> _Activity 1_: Do these statements agree with the People v. Leary synopsis? Answer yes or no for each and quote the words of the synopsis that decide it. (a) Jurors reading newspapers while trying a cause is an act of inattention to duty. (b) The new-trial rule applies even when the newspaper only states the evidence correctly as it appears in the record. (c) Prejudicial newspaper matter gives rise to a presumption of improper influence.
> _Activity 2_: How would you sum up the People v. Leary synopsis in two sentences?
> _Activity 3_: Under the People v. Leary synopsis, what arises when a newspaper read by jurors contains matter calculated to prejudice the jury?

> _Source document_:
• • • • •

People v. Leary
Before: Beatty, Fleet
Synopsis
Criminal Law—Misconduct of Jury—Reading Newspaper Reports.— Although the reading of newspapers by jurors while engaged in the trial of a cause is an act of inattention to duty which ought to be properly corrected, and if the newspaper contains any matter such as would, from its character or the manner or connection in which it is stated, be calculated to prejudice or injuriously affect the minds of a jury, a presumption of improper influence arises, requiring a new trial for misconduct of the jury, and in such case the .jury would not be permitted to testify that they were not influenced by any thing read in the paper; yet this rule has no application where the newspaper merely states the evidence correctly as presented in the record, and contains nothing calculated to mislead or improperly affect the minds of the jury.

• • • • •

> _Dataset excerpt_:

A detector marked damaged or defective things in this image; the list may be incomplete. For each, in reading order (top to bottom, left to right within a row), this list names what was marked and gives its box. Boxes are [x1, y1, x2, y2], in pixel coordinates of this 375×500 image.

• • • • •

> _Your solution 1_:
(a) Yes: "the reading of newspapers by jurors while engaged in the trial of a cause is an act of inattention to duty which ought to be properly corrected"
(b) No: "this rule has no application where the newspaper merely states the evidence correctly as presented in the record"
(c) Yes: "a presumption of improper influence arises"

> _Your solution 2_: Jurors who read newspapers during a trial neglect their duty, and if the paper contains matter likely to prejudice them, improper influence is presumed, a new trial for jury misconduct is required, and the jurors may not testify that they were unaffected. That rule does not apply when the paper only states the evidence correctly as presented in the record and holds nothing likely to mislead or improperly affect the jury.

> _Your solution 3_: A presumption of improper influence, which requires a new trial for misconduct of the jury.